Accord aménageant les délais de consultation du CSE : attention à tout prévoir !

La Chambre sociale refuse de faire une application distributive des règles issues d’accords conclus dans l’entreprise d’une part, et du Code du travail d’autre part 1. En effet, elle a rappelé que la prorogation automatique des délais de consultation du CSE du fait de la désignation d’un expert n’était pas applicable dans le cas où le CSE et l’employeur auraient conclu un accord portant sur l’aménagement des délais en la matière.

Les délais réglementaires en matière de procédure d’information-consultation du CSE

Le Code du travail régit la procédure d’information-consultation du CSE.

Cette procédure vise à informer le CSE afin qu’il rende un avis éclairé à propos de divers sujets ou projets qui lui sont soumis. Cet avis peut être défavorable ou favorable ; peu importe, il n’est que consultatif. Cela signifie que l’employeur qui recueille l’avis n’est pas dans l’obligation d’en suivre la voie.

Il existe deux types de consultations :

  • ponctuelles, c’est-à-dire portant sur des projets précis dont la liste générale figure à l’article L.2312-8 du Code du travail ;
  • récurrentes, c’est-à-dire, conformément à l’article L.2312-17 du même code, portant sur :
    • la situation économique et financière de l’entreprise ;
    • les orientations stratégiques de l’entreprise ;
    • la politique sociale, les conditions de travail et d’emploi de l’entreprise.

L’information transite par le biais de la Base de Données Economiques, Sociales et Environnementales (BDESE) dans le cadre des consultations récurrentes.

Le législateur a pris soin d’enfermer cette procédure dans des délais. En effet, le CSE n’a pas tout son temps pour rendre un avis. Dès la communication des informations par l’employeur (article R.2312-5 du Code du travail), alors il dispose, selon l’article R.2312-6 :

  • d’un mois en principe, au-delà duquel,  à défaut, il est réputé avoir rendu un avis défavorable ;
  • de deux mois dans le cas où il désigne un expert pour l’aider à rendre un avis éclairé ;
  • de trois mois lorsque la consultation doit être menée tant au niveau du CSE central qu’au niveau des CSE d’établissement, le cas échéant.

Cependant, ces délais ne sont applicables qu’en l’absence d’accord aménageant les délais de consultation (article L.2312-16 du Code du travail). En effet, différents accords permettent d’aménager ces délais :

  • un accord d’entreprise conclu dans les conditions de l’article L.2232-12 du Code du travail ;
  • un accord entre l’employeur et le comité social et économique, adopté à la majorité des membres titulaires de la délégation du personnel du comité.

 

Pas d’application de l’article R.2312-6 du Code du travail en cas de conclusion d’un accord portant sur les délais

Dans l’affaire étudiée, l’avis n’avait pu être recueilli au terme du délai d’un mois. L’employeur avait transmis les informations le 30 septembre. Le 30 octobre, du fait de l’impossibilité de recueillir l’avis du CSE, l’employeur consent une nouvelle réunion le 12 novembre.

• MATÉRIEL EXTRAIT:
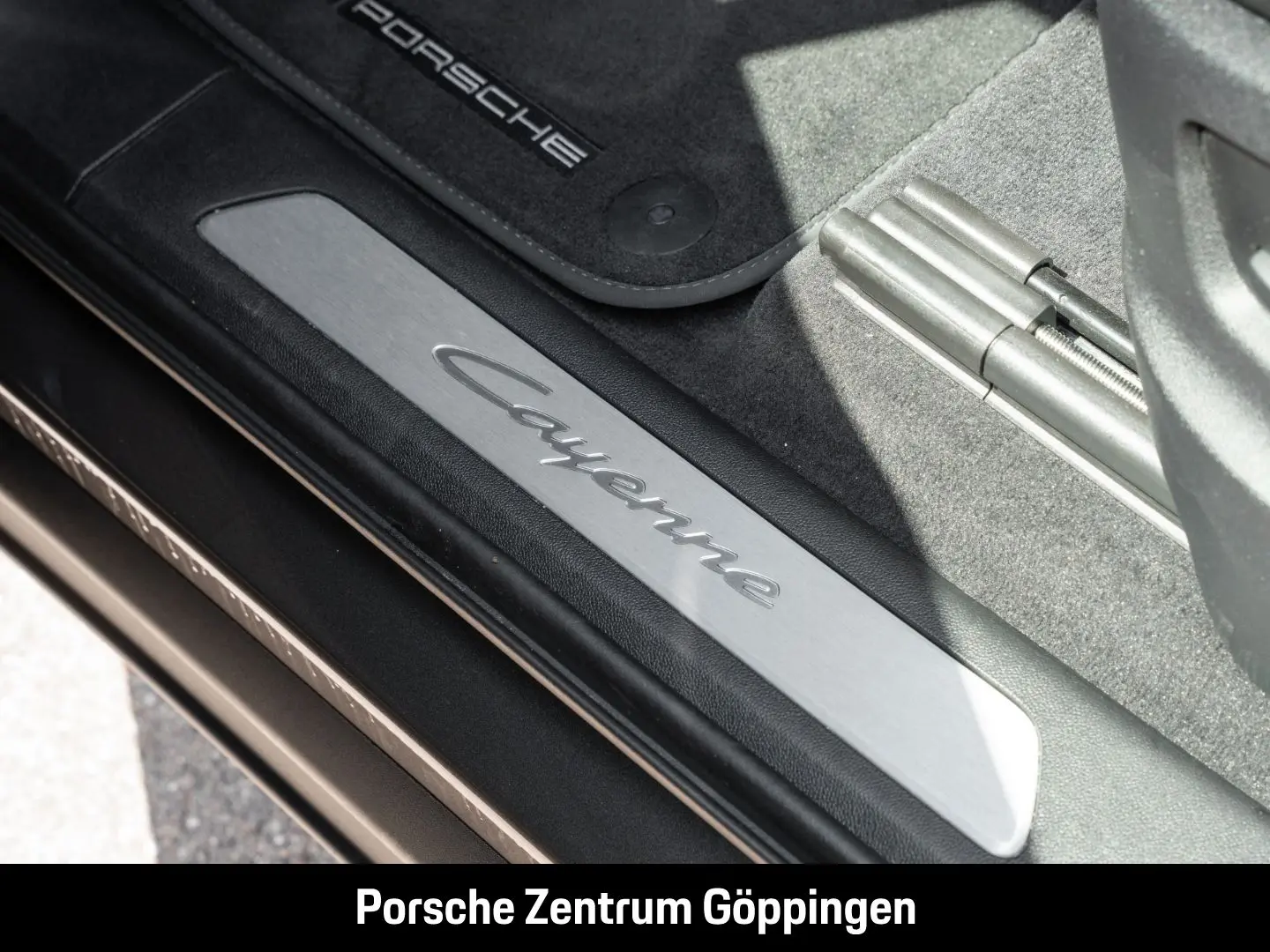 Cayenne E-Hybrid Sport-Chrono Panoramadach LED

* * *

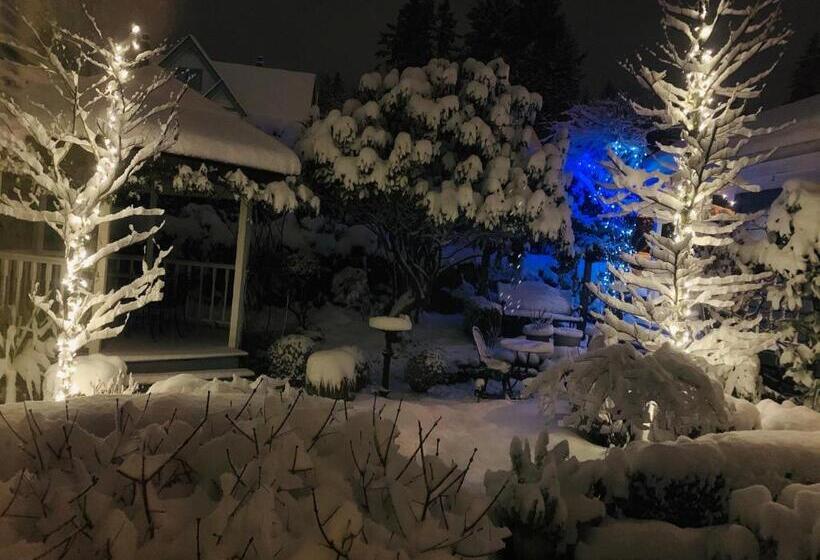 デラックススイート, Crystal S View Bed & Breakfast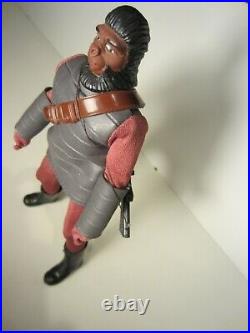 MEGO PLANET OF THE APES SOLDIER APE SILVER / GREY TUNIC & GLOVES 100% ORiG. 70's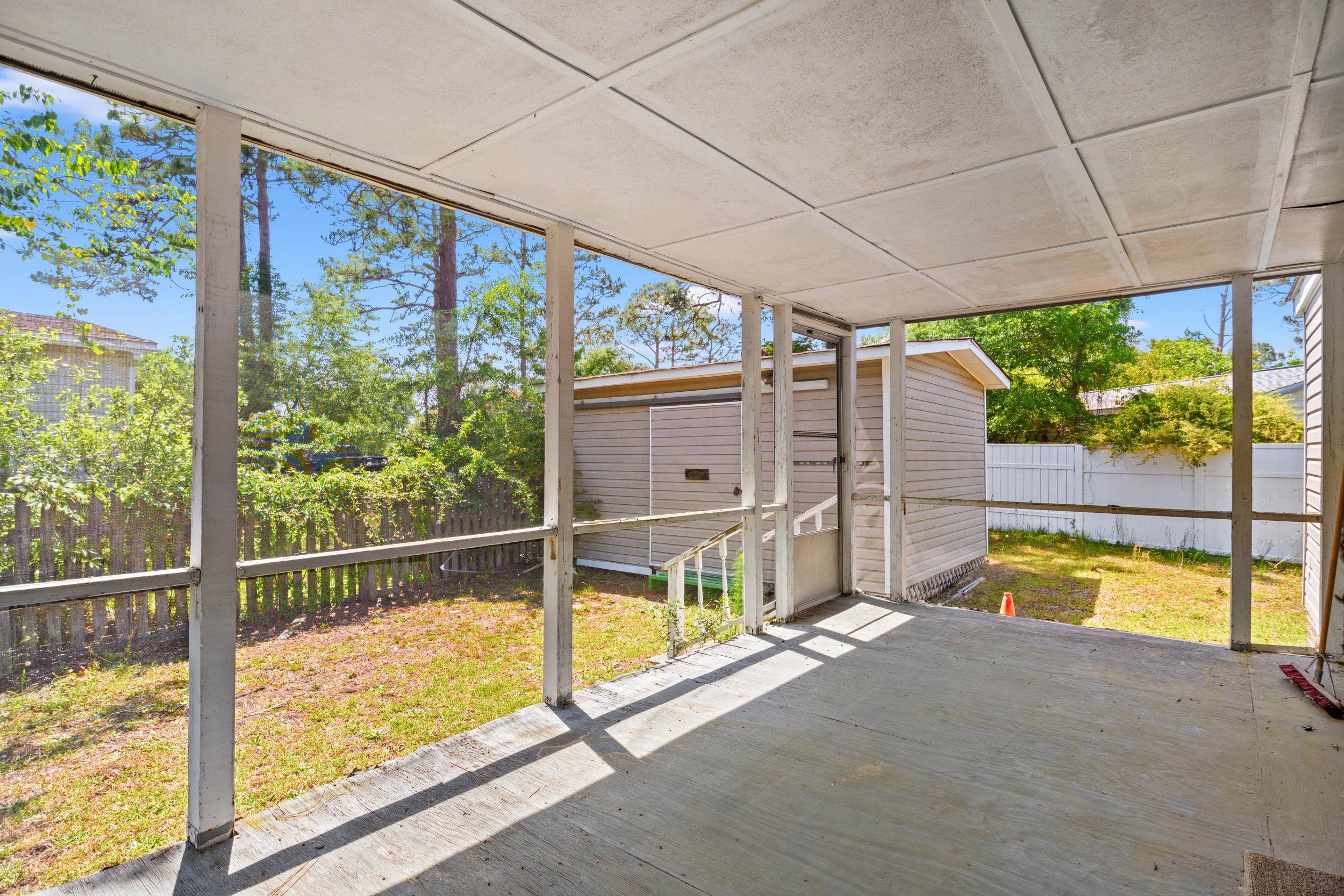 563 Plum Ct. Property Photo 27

* * *

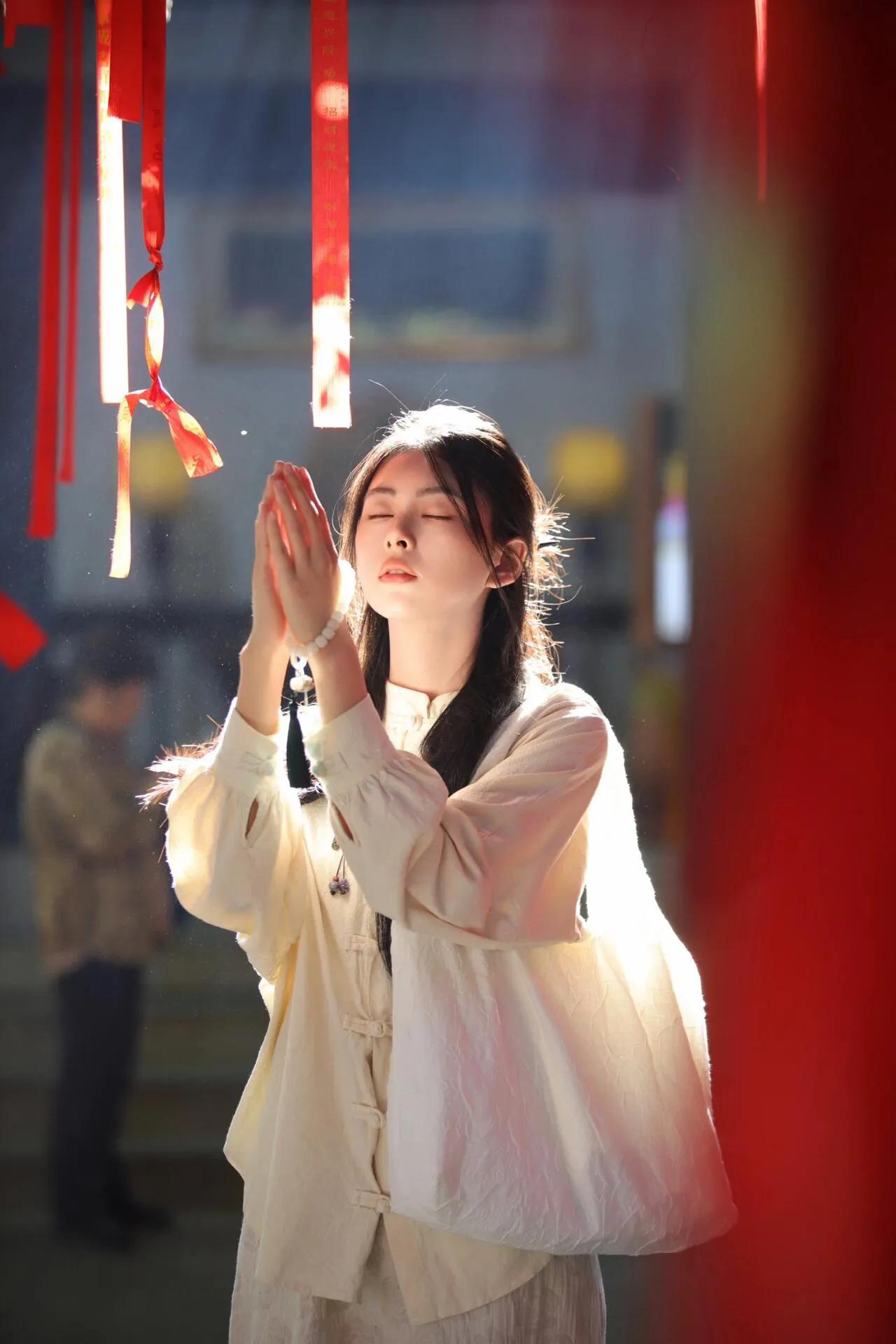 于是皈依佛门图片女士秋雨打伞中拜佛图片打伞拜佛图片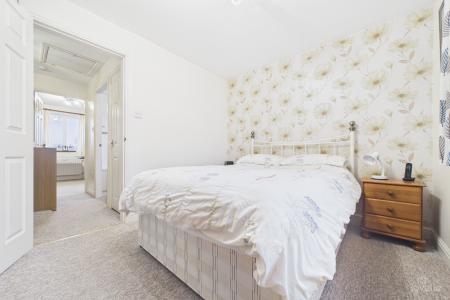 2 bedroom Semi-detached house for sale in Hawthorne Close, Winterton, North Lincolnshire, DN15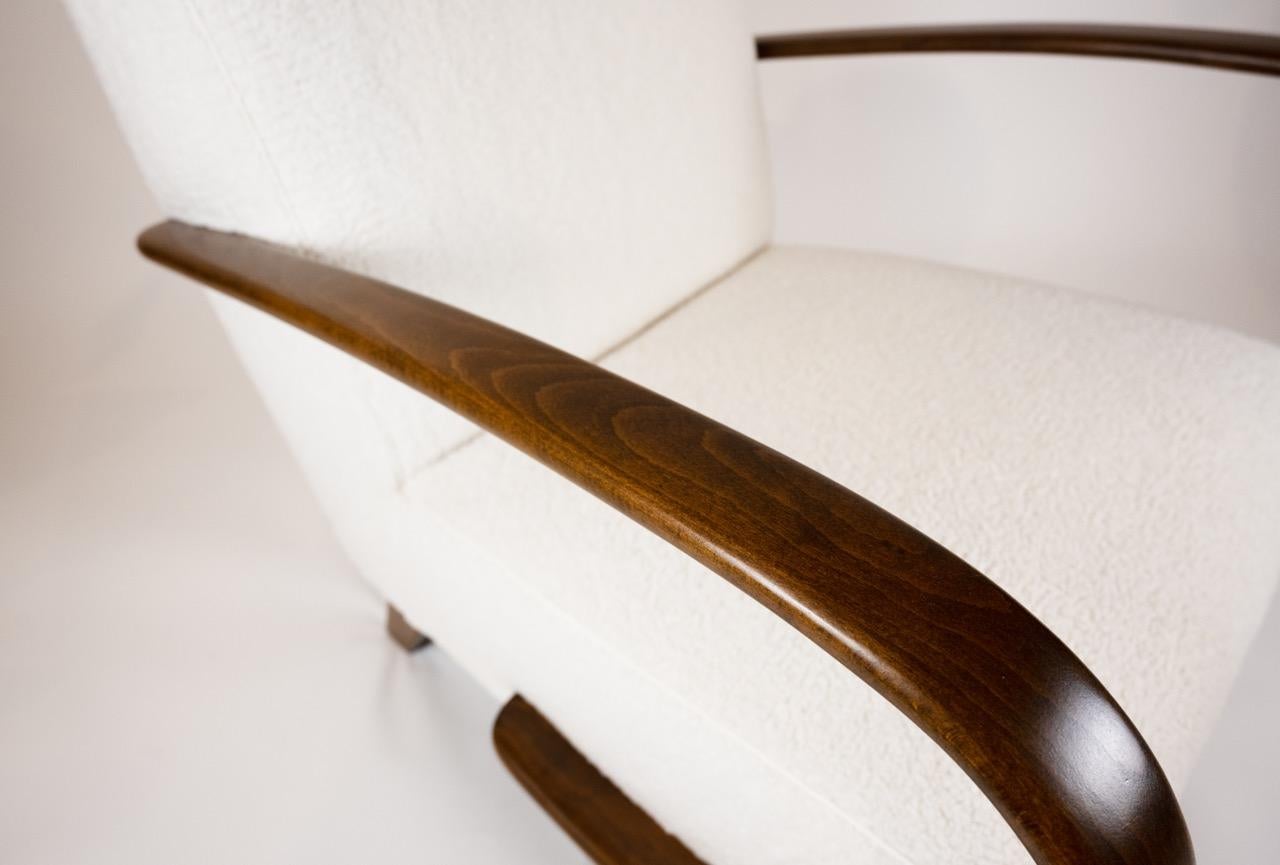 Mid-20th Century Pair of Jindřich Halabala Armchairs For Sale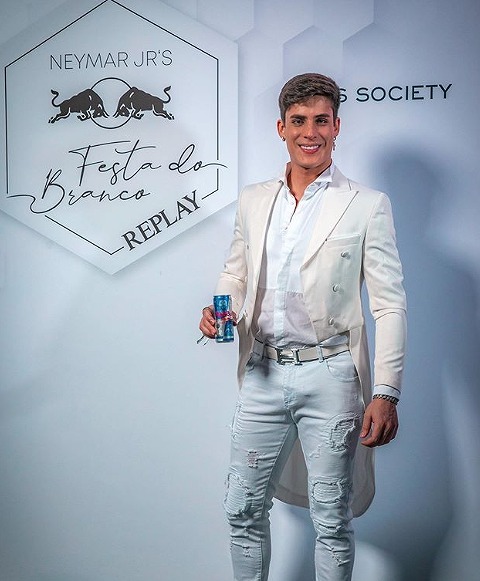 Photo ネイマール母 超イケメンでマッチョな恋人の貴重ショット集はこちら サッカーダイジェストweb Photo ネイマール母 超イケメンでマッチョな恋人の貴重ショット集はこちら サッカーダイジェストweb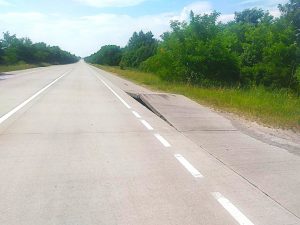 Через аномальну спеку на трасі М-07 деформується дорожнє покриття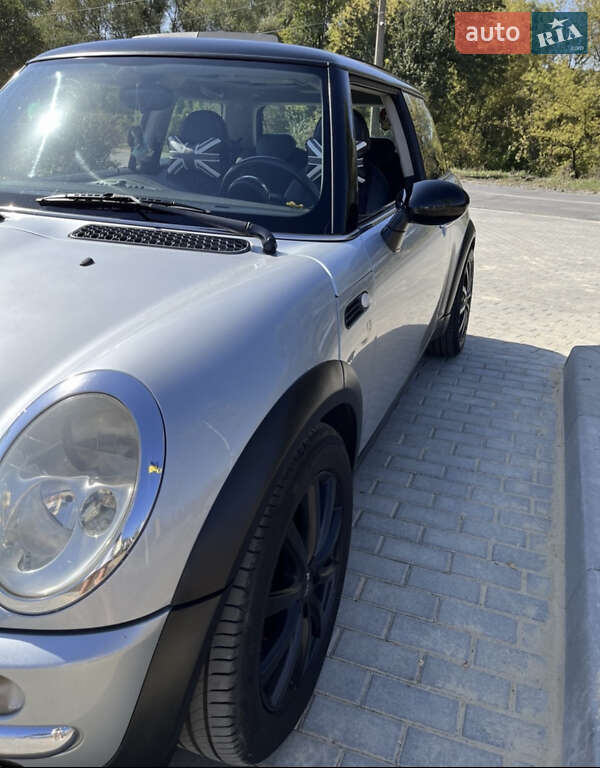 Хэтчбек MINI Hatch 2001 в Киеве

• CONSIGNES:
1 > D'après le texte sur les délais de consultation du CSE, combien de temps le CSE a-t-il pour rendre son avis s'il désigne un expert ?
2 > Poursuivez le texte sur les délais de consultation du CSE à la suite de sa dernière phrase.

• CORRIGÉ:
1 > Deux mois.

2 >
De ce fait, le dernier jour du délai de consultation, le CSE et l’employeur avaient conclu un accord définissant un nouveau terme (le 12 novembre) à la procédure de consultation. A cette date (le 12 novembre), le CSE désignait un expert sur le fondement de l’article L.2315-91 du Code du travail, estimant n’avoir eu suffisamment d’informations. Le CSE voulait voir prorogé le délai, passant d’un à deux mois comme en dispose l’article R.2312-6. Il s’agit alors d’une décision unilatérale du CSE quant à la prorogation du délai.

L’employeur a donc saisi le tribunal aux fins d’annulation de la délibération désignant l’expert. Il estime que :

  • le CSE ne peut proroger le délai par décision unilatérale ;
  • la décision unilatérale de prorogation est tardive ;
  • il appartient au CSE de saisir le président du tribunal s’il estime l’information transmise insuffisante.

Le jugement rendu n’a pas fait droit à la demande de l’employeur. Selon ce dernier, la désignation de l’expert au jour de la seconde réunion (dernier jour du délai de consultation) a pour effet de proroger le délai, passant alors de 1 à 2 mois, à compter de la mise à disposition des informations par l’employeur au CSE (jusqu’au 30 novembre). Ainsi, le CSE peut rendre son avis jusqu’au terme du délai réglementaire de 2 mois du fait de la désignation d’un expert. 

La Chambre sociale casse et annule le jugement rendu par le Président du tribunal judiciaire.

Elle considère que l’employeur et le CSE ont conclu un accord aménageant les délais de consultation. A ce titre, les règles applicables en matière de délai à défaut d’accord ne s’appliquent pas. Il n’est pas question, en dehors du cas où les parties le prévoient expressément, de proroger le délai de manière rétroactive à compter de la mise à disposition des documents par l’employeur, du fait de la désignation d’un expert. Les règles de l’article R.2312-6 ne sont applicables qu’à défaut d’accord. Ce, peu importe qu’il ne règle pas tous les points abordés par ce texte.

 

Conseil de l’expert : pensez à prévoir la prorogation des délais en cas de désignation d’un expert dans le cas de conclusion d’un accord aménageant les délais de consultation !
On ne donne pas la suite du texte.